### [Exercices à traiter]
A) Répondez à ces questions d'après le récit sur l'église méthodiste :
(i) Combien d'habitants comptait environ la petite ville ?
(ii) Combien de temps durait l'école biblique organisée chaque mois de juin ?
(iii) Vers quelle église la famille se tourna-t-elle après la fermeture de l'église méthodiste locale ?
B) Poursuivez le récit sur l'église méthodiste à partir de sa dernière phrase.

### [Extrait du document]
---------------

Dans ce cadre rural des années 50, les trois églises de cette petite ville d’environ 500 habitants étaient le centre de la vie communautaire.  L’église méthodiste locale, à laquelle appartenait ma famille commanditait des événements sociaux où l’on servait de la crème glacée maison, des pâtés au poulet et du maïs grillé.  Ma famille et moi nous impliquions toujours dans ces événements qui ne se déroulaient que trois fois l’an.  Par ailleurs, il y avait chaque mois de juin une école biblique d’une durée de deux semaines à laquelle, enfant, j’assistai huit années d’affilée.  Mais la messe du dimanche matin et l’école du dimanche étaient des événements hebdomadaires que je m’efforçais de ne jamais rater car je tenais à agrandir ma collection d’épinglettes d’assiduité et de récompenses pour avoir mémorisé des versets de la Bible.

L’église méthodiste locale ferma ses portes lorsque j’étais adolescent; mes parents et moi nous sommes donc tournés vers l’église méthodiste de la ville voisine, qui était à peine plus grande que celle que j’habitais.  C’est là que je commençai à considérer mon avenir comme pasteur.  Je devins actif dans la fraternité des jeunes méthodistes et je devins même agent régional, conférencier et prêcheur régulier durant l’office annuel du dimanche réservé aux jeunes.  Mes prêches commencèrent à retenir l’attention de la communauté et avant longtemps, on me demanda de remplacer des pasteurs absents dans d’autres églises, dans une maison de retraite et dans plusieurs groupes de jeunes et de femmes affiliés à l’église, où il n’était plus rare que je batte des records d’assistance.

---------------

### [Entrées]
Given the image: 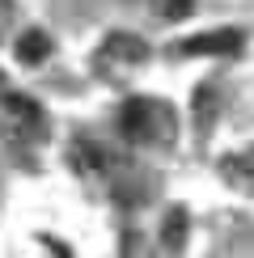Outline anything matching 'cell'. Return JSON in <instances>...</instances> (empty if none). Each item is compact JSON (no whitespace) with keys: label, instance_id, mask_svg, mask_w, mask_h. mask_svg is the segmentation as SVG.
<instances>
[{"label":"cell","instance_id":"4","mask_svg":"<svg viewBox=\"0 0 254 258\" xmlns=\"http://www.w3.org/2000/svg\"><path fill=\"white\" fill-rule=\"evenodd\" d=\"M51 55V38L42 34V30H26V34L17 38V59L21 63H42Z\"/></svg>","mask_w":254,"mask_h":258},{"label":"cell","instance_id":"7","mask_svg":"<svg viewBox=\"0 0 254 258\" xmlns=\"http://www.w3.org/2000/svg\"><path fill=\"white\" fill-rule=\"evenodd\" d=\"M182 237H186V212L178 208V212H169V220H165V245H169V250H178Z\"/></svg>","mask_w":254,"mask_h":258},{"label":"cell","instance_id":"3","mask_svg":"<svg viewBox=\"0 0 254 258\" xmlns=\"http://www.w3.org/2000/svg\"><path fill=\"white\" fill-rule=\"evenodd\" d=\"M102 55H110L119 63H136V59H144V42L132 38V34H114V38L102 42Z\"/></svg>","mask_w":254,"mask_h":258},{"label":"cell","instance_id":"1","mask_svg":"<svg viewBox=\"0 0 254 258\" xmlns=\"http://www.w3.org/2000/svg\"><path fill=\"white\" fill-rule=\"evenodd\" d=\"M119 132L136 144H174L178 136V119L165 102H153V98H132L119 110Z\"/></svg>","mask_w":254,"mask_h":258},{"label":"cell","instance_id":"5","mask_svg":"<svg viewBox=\"0 0 254 258\" xmlns=\"http://www.w3.org/2000/svg\"><path fill=\"white\" fill-rule=\"evenodd\" d=\"M5 110L13 114V119L21 123V127H42V106L38 102H26V98H17V93H5Z\"/></svg>","mask_w":254,"mask_h":258},{"label":"cell","instance_id":"6","mask_svg":"<svg viewBox=\"0 0 254 258\" xmlns=\"http://www.w3.org/2000/svg\"><path fill=\"white\" fill-rule=\"evenodd\" d=\"M225 178H229V182H241V186H254V148L233 153V157L225 161Z\"/></svg>","mask_w":254,"mask_h":258},{"label":"cell","instance_id":"2","mask_svg":"<svg viewBox=\"0 0 254 258\" xmlns=\"http://www.w3.org/2000/svg\"><path fill=\"white\" fill-rule=\"evenodd\" d=\"M241 30H204V34H190L182 42H174L178 55H237L241 51Z\"/></svg>","mask_w":254,"mask_h":258},{"label":"cell","instance_id":"8","mask_svg":"<svg viewBox=\"0 0 254 258\" xmlns=\"http://www.w3.org/2000/svg\"><path fill=\"white\" fill-rule=\"evenodd\" d=\"M153 9H157L165 21H182L190 9H195V0H153Z\"/></svg>","mask_w":254,"mask_h":258}]
</instances>
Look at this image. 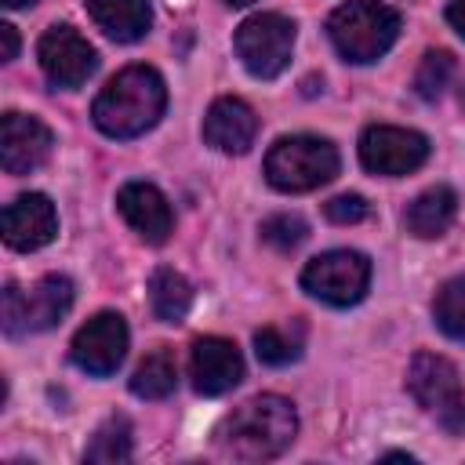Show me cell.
Instances as JSON below:
<instances>
[{"label":"cell","mask_w":465,"mask_h":465,"mask_svg":"<svg viewBox=\"0 0 465 465\" xmlns=\"http://www.w3.org/2000/svg\"><path fill=\"white\" fill-rule=\"evenodd\" d=\"M327 36L345 62H378L400 36L396 7L381 0H349L327 18Z\"/></svg>","instance_id":"cell-3"},{"label":"cell","mask_w":465,"mask_h":465,"mask_svg":"<svg viewBox=\"0 0 465 465\" xmlns=\"http://www.w3.org/2000/svg\"><path fill=\"white\" fill-rule=\"evenodd\" d=\"M432 316L447 338L465 341V272L440 287V294L432 302Z\"/></svg>","instance_id":"cell-23"},{"label":"cell","mask_w":465,"mask_h":465,"mask_svg":"<svg viewBox=\"0 0 465 465\" xmlns=\"http://www.w3.org/2000/svg\"><path fill=\"white\" fill-rule=\"evenodd\" d=\"M258 134V116L243 98H218L203 116V142L218 153H247Z\"/></svg>","instance_id":"cell-16"},{"label":"cell","mask_w":465,"mask_h":465,"mask_svg":"<svg viewBox=\"0 0 465 465\" xmlns=\"http://www.w3.org/2000/svg\"><path fill=\"white\" fill-rule=\"evenodd\" d=\"M291 51H294V22L276 11L251 15L236 29V54L243 69L258 80L280 76L291 62Z\"/></svg>","instance_id":"cell-7"},{"label":"cell","mask_w":465,"mask_h":465,"mask_svg":"<svg viewBox=\"0 0 465 465\" xmlns=\"http://www.w3.org/2000/svg\"><path fill=\"white\" fill-rule=\"evenodd\" d=\"M174 385H178V363L167 345H156L131 374V392L138 400H163L174 392Z\"/></svg>","instance_id":"cell-20"},{"label":"cell","mask_w":465,"mask_h":465,"mask_svg":"<svg viewBox=\"0 0 465 465\" xmlns=\"http://www.w3.org/2000/svg\"><path fill=\"white\" fill-rule=\"evenodd\" d=\"M302 287L334 309L356 305L371 287V258L360 251H345V247L323 251L302 269Z\"/></svg>","instance_id":"cell-8"},{"label":"cell","mask_w":465,"mask_h":465,"mask_svg":"<svg viewBox=\"0 0 465 465\" xmlns=\"http://www.w3.org/2000/svg\"><path fill=\"white\" fill-rule=\"evenodd\" d=\"M58 214L44 193H22L4 207V243L11 251H40L54 240Z\"/></svg>","instance_id":"cell-13"},{"label":"cell","mask_w":465,"mask_h":465,"mask_svg":"<svg viewBox=\"0 0 465 465\" xmlns=\"http://www.w3.org/2000/svg\"><path fill=\"white\" fill-rule=\"evenodd\" d=\"M116 211L124 214V222L145 240V243H167L171 229H174V214L167 196L153 185V182H127L116 193Z\"/></svg>","instance_id":"cell-15"},{"label":"cell","mask_w":465,"mask_h":465,"mask_svg":"<svg viewBox=\"0 0 465 465\" xmlns=\"http://www.w3.org/2000/svg\"><path fill=\"white\" fill-rule=\"evenodd\" d=\"M341 160L327 138L291 134L280 138L265 156V178L280 193H312L338 174Z\"/></svg>","instance_id":"cell-4"},{"label":"cell","mask_w":465,"mask_h":465,"mask_svg":"<svg viewBox=\"0 0 465 465\" xmlns=\"http://www.w3.org/2000/svg\"><path fill=\"white\" fill-rule=\"evenodd\" d=\"M298 432V414L291 400L262 392L240 403L218 429V447L240 461H269L280 458Z\"/></svg>","instance_id":"cell-2"},{"label":"cell","mask_w":465,"mask_h":465,"mask_svg":"<svg viewBox=\"0 0 465 465\" xmlns=\"http://www.w3.org/2000/svg\"><path fill=\"white\" fill-rule=\"evenodd\" d=\"M54 134L47 124L25 113H4L0 120V167L7 174H29L51 156Z\"/></svg>","instance_id":"cell-12"},{"label":"cell","mask_w":465,"mask_h":465,"mask_svg":"<svg viewBox=\"0 0 465 465\" xmlns=\"http://www.w3.org/2000/svg\"><path fill=\"white\" fill-rule=\"evenodd\" d=\"M447 22H450V29L465 40V0H454V4L447 7Z\"/></svg>","instance_id":"cell-28"},{"label":"cell","mask_w":465,"mask_h":465,"mask_svg":"<svg viewBox=\"0 0 465 465\" xmlns=\"http://www.w3.org/2000/svg\"><path fill=\"white\" fill-rule=\"evenodd\" d=\"M69 356H73V363L80 371H87L94 378L116 374V367L127 356V323H124V316L120 312H98V316H91L76 331V338L69 345Z\"/></svg>","instance_id":"cell-11"},{"label":"cell","mask_w":465,"mask_h":465,"mask_svg":"<svg viewBox=\"0 0 465 465\" xmlns=\"http://www.w3.org/2000/svg\"><path fill=\"white\" fill-rule=\"evenodd\" d=\"M450 73H454V54L450 51H425L421 62H418V73H414V91L425 102H436L443 94Z\"/></svg>","instance_id":"cell-24"},{"label":"cell","mask_w":465,"mask_h":465,"mask_svg":"<svg viewBox=\"0 0 465 465\" xmlns=\"http://www.w3.org/2000/svg\"><path fill=\"white\" fill-rule=\"evenodd\" d=\"M15 54H18V33H15V25L4 22V25H0V58L11 62Z\"/></svg>","instance_id":"cell-27"},{"label":"cell","mask_w":465,"mask_h":465,"mask_svg":"<svg viewBox=\"0 0 465 465\" xmlns=\"http://www.w3.org/2000/svg\"><path fill=\"white\" fill-rule=\"evenodd\" d=\"M225 4H232V7H243V4H254V0H225Z\"/></svg>","instance_id":"cell-30"},{"label":"cell","mask_w":465,"mask_h":465,"mask_svg":"<svg viewBox=\"0 0 465 465\" xmlns=\"http://www.w3.org/2000/svg\"><path fill=\"white\" fill-rule=\"evenodd\" d=\"M163 105H167L163 76L153 65H127L98 91L91 116L102 134L134 138L145 134L163 116Z\"/></svg>","instance_id":"cell-1"},{"label":"cell","mask_w":465,"mask_h":465,"mask_svg":"<svg viewBox=\"0 0 465 465\" xmlns=\"http://www.w3.org/2000/svg\"><path fill=\"white\" fill-rule=\"evenodd\" d=\"M29 4H36V0H4V7H29Z\"/></svg>","instance_id":"cell-29"},{"label":"cell","mask_w":465,"mask_h":465,"mask_svg":"<svg viewBox=\"0 0 465 465\" xmlns=\"http://www.w3.org/2000/svg\"><path fill=\"white\" fill-rule=\"evenodd\" d=\"M73 305V280L62 272H47L40 276L29 291H22L18 283L4 287V302H0V320H4V334L22 338V334H36L54 327Z\"/></svg>","instance_id":"cell-5"},{"label":"cell","mask_w":465,"mask_h":465,"mask_svg":"<svg viewBox=\"0 0 465 465\" xmlns=\"http://www.w3.org/2000/svg\"><path fill=\"white\" fill-rule=\"evenodd\" d=\"M189 374L193 389L203 396H222L240 385L243 378V356L225 338H196L189 352Z\"/></svg>","instance_id":"cell-14"},{"label":"cell","mask_w":465,"mask_h":465,"mask_svg":"<svg viewBox=\"0 0 465 465\" xmlns=\"http://www.w3.org/2000/svg\"><path fill=\"white\" fill-rule=\"evenodd\" d=\"M302 341H305V327H262L254 331V352L262 363L269 367H287L302 356Z\"/></svg>","instance_id":"cell-21"},{"label":"cell","mask_w":465,"mask_h":465,"mask_svg":"<svg viewBox=\"0 0 465 465\" xmlns=\"http://www.w3.org/2000/svg\"><path fill=\"white\" fill-rule=\"evenodd\" d=\"M87 15L116 44H134L153 25L149 0H87Z\"/></svg>","instance_id":"cell-17"},{"label":"cell","mask_w":465,"mask_h":465,"mask_svg":"<svg viewBox=\"0 0 465 465\" xmlns=\"http://www.w3.org/2000/svg\"><path fill=\"white\" fill-rule=\"evenodd\" d=\"M425 160H429V138L421 131L374 124L360 134V163L371 174L400 178V174L418 171Z\"/></svg>","instance_id":"cell-9"},{"label":"cell","mask_w":465,"mask_h":465,"mask_svg":"<svg viewBox=\"0 0 465 465\" xmlns=\"http://www.w3.org/2000/svg\"><path fill=\"white\" fill-rule=\"evenodd\" d=\"M36 58L44 76L54 87H80L87 84V76L98 69V51L73 29V25H51L40 44H36Z\"/></svg>","instance_id":"cell-10"},{"label":"cell","mask_w":465,"mask_h":465,"mask_svg":"<svg viewBox=\"0 0 465 465\" xmlns=\"http://www.w3.org/2000/svg\"><path fill=\"white\" fill-rule=\"evenodd\" d=\"M131 450H134V447H131V421H127L124 414H113V418H105V421L94 429V436H91L84 458L109 465V461H127Z\"/></svg>","instance_id":"cell-22"},{"label":"cell","mask_w":465,"mask_h":465,"mask_svg":"<svg viewBox=\"0 0 465 465\" xmlns=\"http://www.w3.org/2000/svg\"><path fill=\"white\" fill-rule=\"evenodd\" d=\"M458 102H461V109H465V80H461V94H458Z\"/></svg>","instance_id":"cell-31"},{"label":"cell","mask_w":465,"mask_h":465,"mask_svg":"<svg viewBox=\"0 0 465 465\" xmlns=\"http://www.w3.org/2000/svg\"><path fill=\"white\" fill-rule=\"evenodd\" d=\"M407 392L421 411H429L450 436L465 432V392L461 374L447 356L418 352L407 371Z\"/></svg>","instance_id":"cell-6"},{"label":"cell","mask_w":465,"mask_h":465,"mask_svg":"<svg viewBox=\"0 0 465 465\" xmlns=\"http://www.w3.org/2000/svg\"><path fill=\"white\" fill-rule=\"evenodd\" d=\"M458 218V193L450 185H432L425 193H418L411 200V207L403 211V225L411 236L418 240H436L450 229V222Z\"/></svg>","instance_id":"cell-18"},{"label":"cell","mask_w":465,"mask_h":465,"mask_svg":"<svg viewBox=\"0 0 465 465\" xmlns=\"http://www.w3.org/2000/svg\"><path fill=\"white\" fill-rule=\"evenodd\" d=\"M305 236H309V225L298 214H272L262 222V240L276 251H294Z\"/></svg>","instance_id":"cell-25"},{"label":"cell","mask_w":465,"mask_h":465,"mask_svg":"<svg viewBox=\"0 0 465 465\" xmlns=\"http://www.w3.org/2000/svg\"><path fill=\"white\" fill-rule=\"evenodd\" d=\"M149 305H153L156 320L182 323L189 316V309H193V287H189V280L182 272L167 269V265L156 269L149 276Z\"/></svg>","instance_id":"cell-19"},{"label":"cell","mask_w":465,"mask_h":465,"mask_svg":"<svg viewBox=\"0 0 465 465\" xmlns=\"http://www.w3.org/2000/svg\"><path fill=\"white\" fill-rule=\"evenodd\" d=\"M323 214L334 225H356V222H363L371 214V207H367V200L360 193H341V196H334V200L323 203Z\"/></svg>","instance_id":"cell-26"}]
</instances>
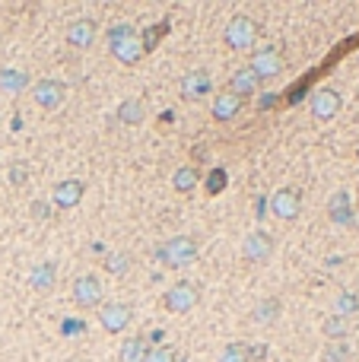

---------------

### [Réponses par exercice]
A)
(i) Environ 500 habitants.
(ii) Deux semaines.
(iii) Vers l'église méthodiste de la ville voisine.

B)
À l’âge de 17 ans, lorsque je commençai ma première année à Harvard, ma décision d’entrer au séminaire s’était affermie.  Durant cette première année à l’université, je pris un cours de deux semestres en religion comparée, donné par Wilfred Cantwell Smith, dont le champ d’expertise était l’islam.  Durant ce cours, j’accordai beaucoup moins d’attention à l’islam qu’aux autres religions comme l’hindouisme et le bouddhisme, car ces deux dernières m’apparaissaient tellement plus ésotériques et étranges, tandis que l’islam m’apparaissait comme assez semblable au christianisme.  C’est pourquoi je ne me concentrai pas sur lui autant que j’aurais dû, bien que je me souviens avoir rédigé un court mémoire sur le concept de la révélation, dans le Coran.  Néanmoins, comme le cours était basé sur des normes académiques rigoureuses, je pris la peine de me monter une petite bibliothèque personnelle qui contenait entre autres une demi-douzaine de livres sur l’islam; bien qu’ils fussent tous rédigés par des non-musulmans, ils allaient tout de même s’avérer utiles vingt-cinq ans plus tard.  Ma petite bibliothèque comprenait également deux traductions anglaises du Coran, que je lus lors de mes études.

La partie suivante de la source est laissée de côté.